Throughout American history, the tension between accumulating goods and
cultivating goodness has shaped our collective character. Americans over
the years have assumed that nothing succeeds like excess, only to
experience a calamitous fall from grace. Two former U. S. presidents
acknowledged this cyclical pattern when John Adams asked Thomas
Jefferson in 1819, "Will you tell me how to prevent luxury from becoming
effeminacy, intoxication, extravagance, vice and folly?"
Adams's
question shimmers with relevance. Even before last fall's market
meltdown, there were growing indications that consumers were living on
borrowed time. Too many people were living beyond their means -- and
paying for it --often in unexpected ways. After all, the three
best-selling drugs in America are an ulcer medication, a hypertension
reliever, and a tranquilizer. Life in the fast lane had become a dead
end for many people.
It is in this context, then, that the forced
frugality of recent months may indeed harbor a silver lining. Some
people will decide that simpler, more sustainable modes of living are
preferable to their old habits of careless consumption. They will come
to relish the joy of having enough -- and not needing more.
A
simpler life may not appeal to the majority of Americans, but it has
always been one of the nation's most renewable civic resources. In times
of economic distress and during major wars or periodic energy crises,
people have tapped the rich reservoir of plain living and high thinking
in the American experience. In this sense the resilient ideal of simpler
living has repeatedly served the moral health of the nation and the
spiritual health of its practitioners.
Why? Simpler living can
often mean more abundant living. The balm of simplicity soothes frazzled
lives. Pressures are reduced and the frenetic pace of life is slowed.

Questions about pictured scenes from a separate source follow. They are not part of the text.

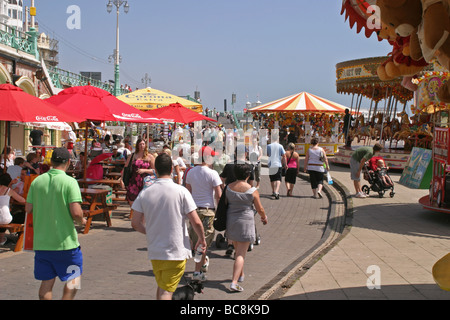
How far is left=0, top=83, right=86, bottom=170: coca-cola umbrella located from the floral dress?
159cm

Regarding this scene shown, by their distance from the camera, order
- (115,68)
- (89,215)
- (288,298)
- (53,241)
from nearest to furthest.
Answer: (53,241) → (288,298) → (89,215) → (115,68)

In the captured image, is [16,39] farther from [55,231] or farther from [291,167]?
[55,231]

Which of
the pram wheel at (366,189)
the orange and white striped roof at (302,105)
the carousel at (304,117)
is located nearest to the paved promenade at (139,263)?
the pram wheel at (366,189)

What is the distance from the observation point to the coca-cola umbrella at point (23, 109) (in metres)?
8.47

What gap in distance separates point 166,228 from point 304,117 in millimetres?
26585

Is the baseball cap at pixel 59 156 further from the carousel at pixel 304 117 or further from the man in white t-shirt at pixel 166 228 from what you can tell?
the carousel at pixel 304 117

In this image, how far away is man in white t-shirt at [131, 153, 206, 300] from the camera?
4750mm

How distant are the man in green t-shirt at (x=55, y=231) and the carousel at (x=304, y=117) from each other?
80.6ft

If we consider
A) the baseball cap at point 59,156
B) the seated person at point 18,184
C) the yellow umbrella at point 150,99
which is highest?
the yellow umbrella at point 150,99
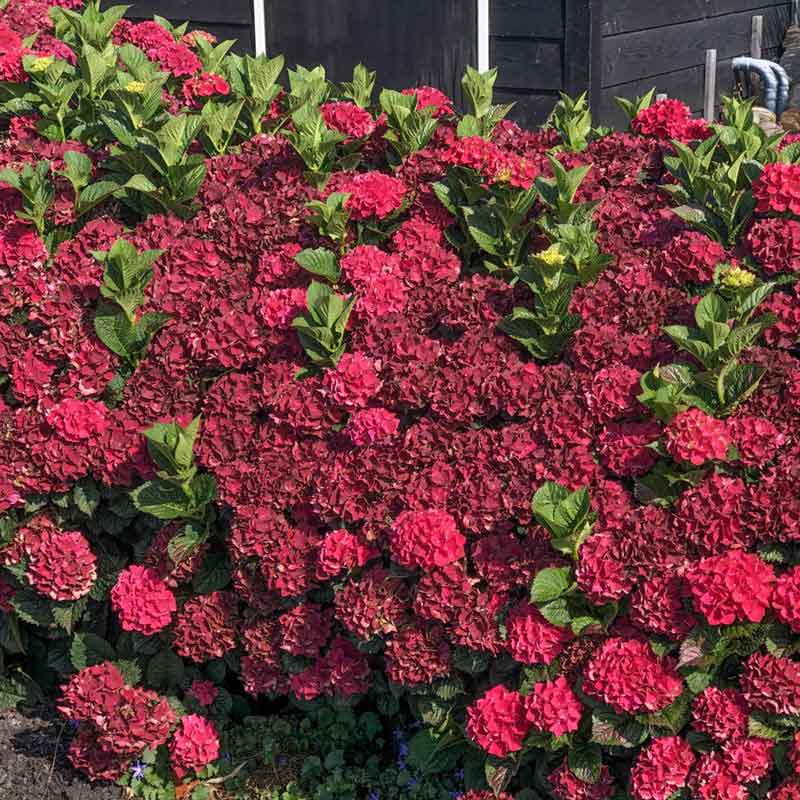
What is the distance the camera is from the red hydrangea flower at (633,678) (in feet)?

Simpler living also creates a greater sense of self-reliance and more
opportunities for activities of intrinsic worth -- family, faith, civic
and social service, self-culture. To have all we want is said to be
rich; but to be able to do without all that we desire is to enjoy true
freedom.
A simpler life is anything but simple, however. It is
difficult to achieve and even harder to maintain. "Tis a gift to be
simple," sing the Shakers. It requires both fortitude and imagination to
sustain a commitment to enlightened self-restraint amid our
ever-tempting consumer culture.
Yet simple living, for all its
complexities and difficulties, remains an enticing path to a good life.

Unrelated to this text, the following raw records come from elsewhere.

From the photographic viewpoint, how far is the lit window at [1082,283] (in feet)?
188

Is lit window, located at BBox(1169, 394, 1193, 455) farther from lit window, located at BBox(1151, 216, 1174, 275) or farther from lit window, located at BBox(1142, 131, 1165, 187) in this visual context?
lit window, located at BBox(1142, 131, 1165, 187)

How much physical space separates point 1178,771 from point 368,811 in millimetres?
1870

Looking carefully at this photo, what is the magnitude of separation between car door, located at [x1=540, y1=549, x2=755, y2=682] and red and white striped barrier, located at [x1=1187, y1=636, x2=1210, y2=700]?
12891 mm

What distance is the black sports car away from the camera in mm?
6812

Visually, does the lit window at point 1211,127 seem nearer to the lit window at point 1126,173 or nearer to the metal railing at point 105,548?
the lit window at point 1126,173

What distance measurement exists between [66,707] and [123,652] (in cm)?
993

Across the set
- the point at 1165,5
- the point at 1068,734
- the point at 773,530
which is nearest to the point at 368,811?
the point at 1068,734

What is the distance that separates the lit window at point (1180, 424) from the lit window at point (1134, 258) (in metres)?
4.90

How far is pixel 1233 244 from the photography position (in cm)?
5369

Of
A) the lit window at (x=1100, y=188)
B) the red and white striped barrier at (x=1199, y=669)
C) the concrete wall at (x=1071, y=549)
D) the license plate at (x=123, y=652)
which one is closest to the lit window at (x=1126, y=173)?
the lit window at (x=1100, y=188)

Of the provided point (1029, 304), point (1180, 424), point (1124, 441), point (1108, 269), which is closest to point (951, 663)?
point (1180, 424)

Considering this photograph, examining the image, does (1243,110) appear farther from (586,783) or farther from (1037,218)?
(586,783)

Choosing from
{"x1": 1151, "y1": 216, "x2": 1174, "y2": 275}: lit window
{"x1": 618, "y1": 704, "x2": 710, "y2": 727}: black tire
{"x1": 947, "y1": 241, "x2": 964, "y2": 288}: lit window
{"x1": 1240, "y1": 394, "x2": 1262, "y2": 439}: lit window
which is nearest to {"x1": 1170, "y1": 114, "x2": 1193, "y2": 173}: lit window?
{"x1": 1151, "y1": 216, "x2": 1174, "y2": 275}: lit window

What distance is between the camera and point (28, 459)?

In 2009 it can be more than an anachronism, fad, or eccentricity. Living
a simpler life does not mean living a destitute life. Its basic
requirement is not a rural homestead or a faddish preference for L.L.

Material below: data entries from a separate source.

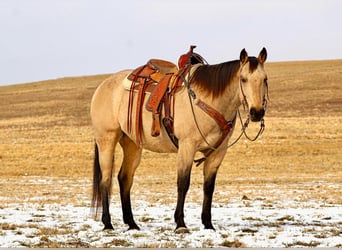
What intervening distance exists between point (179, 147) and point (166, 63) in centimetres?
173

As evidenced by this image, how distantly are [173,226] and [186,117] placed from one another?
1.85 metres

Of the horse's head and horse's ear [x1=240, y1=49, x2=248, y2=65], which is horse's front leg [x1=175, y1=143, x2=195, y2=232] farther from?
horse's ear [x1=240, y1=49, x2=248, y2=65]

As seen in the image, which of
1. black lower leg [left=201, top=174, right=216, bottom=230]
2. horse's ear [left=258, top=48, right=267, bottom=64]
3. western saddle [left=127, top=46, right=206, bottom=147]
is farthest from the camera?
black lower leg [left=201, top=174, right=216, bottom=230]

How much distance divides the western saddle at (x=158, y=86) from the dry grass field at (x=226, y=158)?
222cm

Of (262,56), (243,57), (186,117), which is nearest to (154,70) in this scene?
(186,117)

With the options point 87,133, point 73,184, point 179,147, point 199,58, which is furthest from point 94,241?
point 87,133

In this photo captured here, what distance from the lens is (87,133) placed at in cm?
3988

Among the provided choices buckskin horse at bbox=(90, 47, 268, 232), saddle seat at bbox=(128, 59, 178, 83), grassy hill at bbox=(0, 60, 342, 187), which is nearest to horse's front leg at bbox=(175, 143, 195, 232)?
buckskin horse at bbox=(90, 47, 268, 232)

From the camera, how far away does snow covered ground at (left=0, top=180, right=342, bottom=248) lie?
8273mm

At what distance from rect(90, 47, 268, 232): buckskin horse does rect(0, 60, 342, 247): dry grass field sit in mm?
1872

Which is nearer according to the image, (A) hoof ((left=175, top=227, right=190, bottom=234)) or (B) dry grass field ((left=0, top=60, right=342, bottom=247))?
(A) hoof ((left=175, top=227, right=190, bottom=234))

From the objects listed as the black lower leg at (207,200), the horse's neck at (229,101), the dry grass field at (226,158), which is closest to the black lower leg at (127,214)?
the black lower leg at (207,200)

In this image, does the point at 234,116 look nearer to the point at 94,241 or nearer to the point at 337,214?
the point at 94,241

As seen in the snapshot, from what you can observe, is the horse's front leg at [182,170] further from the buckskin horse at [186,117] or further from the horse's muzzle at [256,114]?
the horse's muzzle at [256,114]
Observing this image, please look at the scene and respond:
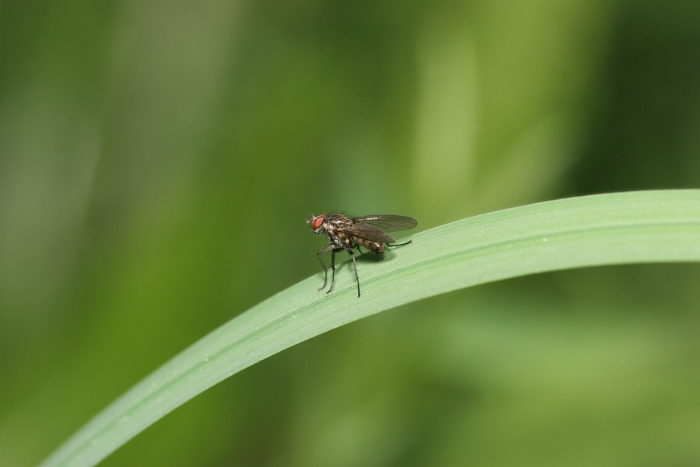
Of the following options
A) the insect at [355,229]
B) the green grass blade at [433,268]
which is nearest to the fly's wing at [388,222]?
the insect at [355,229]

Bean boots, trail mix, and alfalfa sprouts. Rather it entails a daily
ordering of priorities so as to distinguish between the necessary and
superfluous, the useful and wasteful, the beautiful and vulgar.
Knowing
the difference between personal trappings and personal traps is the key
to mastering the art of simpler living. In this sense simplicity is
essentially a state of mind rather than a particular standard of living.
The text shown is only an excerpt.